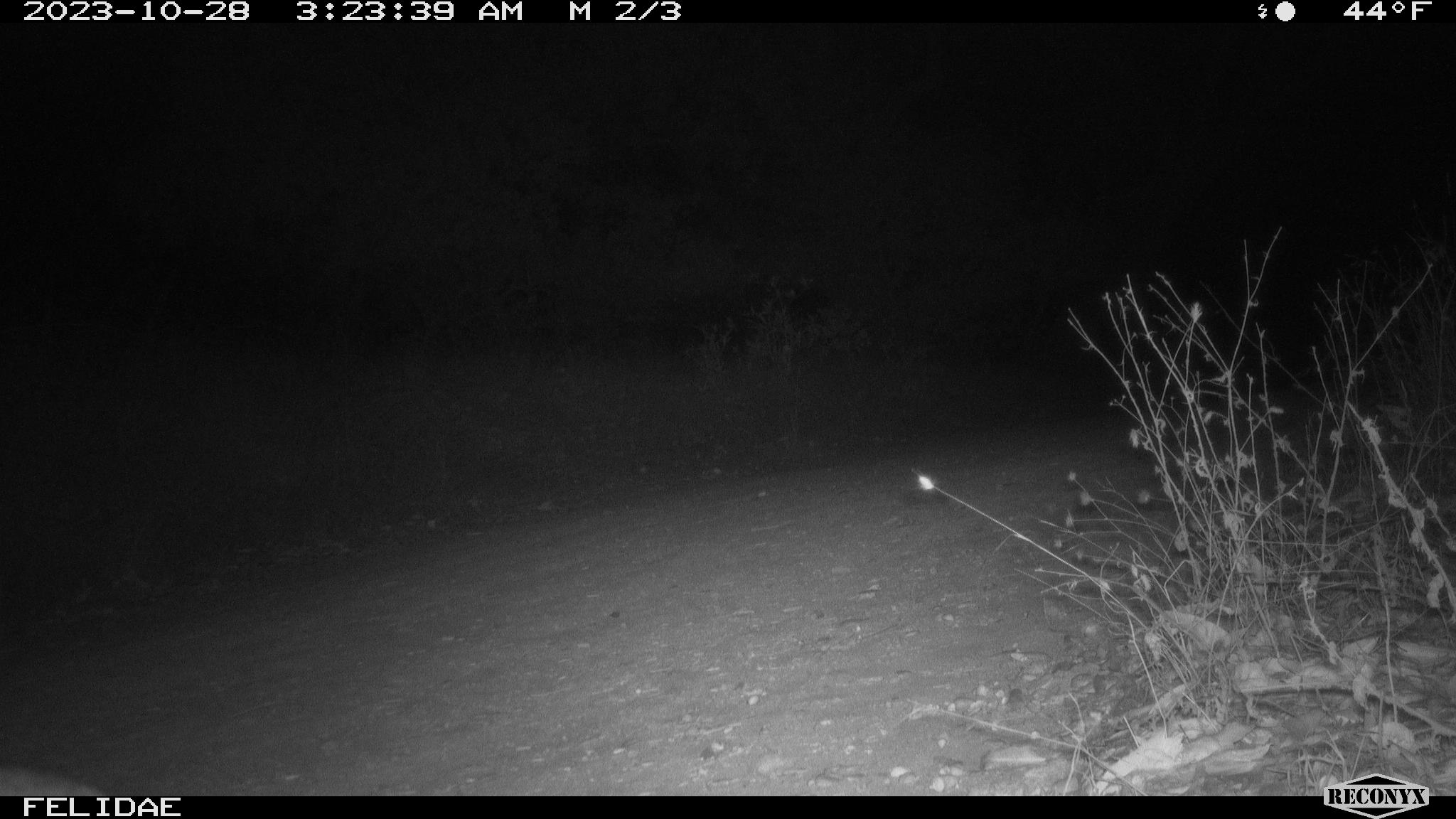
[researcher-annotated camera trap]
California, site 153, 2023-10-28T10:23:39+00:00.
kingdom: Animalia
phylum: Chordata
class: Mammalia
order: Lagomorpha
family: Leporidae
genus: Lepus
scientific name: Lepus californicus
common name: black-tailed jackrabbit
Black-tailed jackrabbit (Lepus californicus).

+ + + +

* **Task item**
Print the data again word for word, pictures excluded.

* **Written answer**
[researcher-annotated camera trap]
California, site 153, 2023-10-28T10:23:39+00:00.
kingdom: Animalia
phylum: Chordata
class: Mammalia
order: Lagomorpha
family: Leporidae
genus: Lepus
scientific name: Lepus californicus
common name: black-tailed jackrabbit
Black-tailed jackrabbit (Lepus californicus).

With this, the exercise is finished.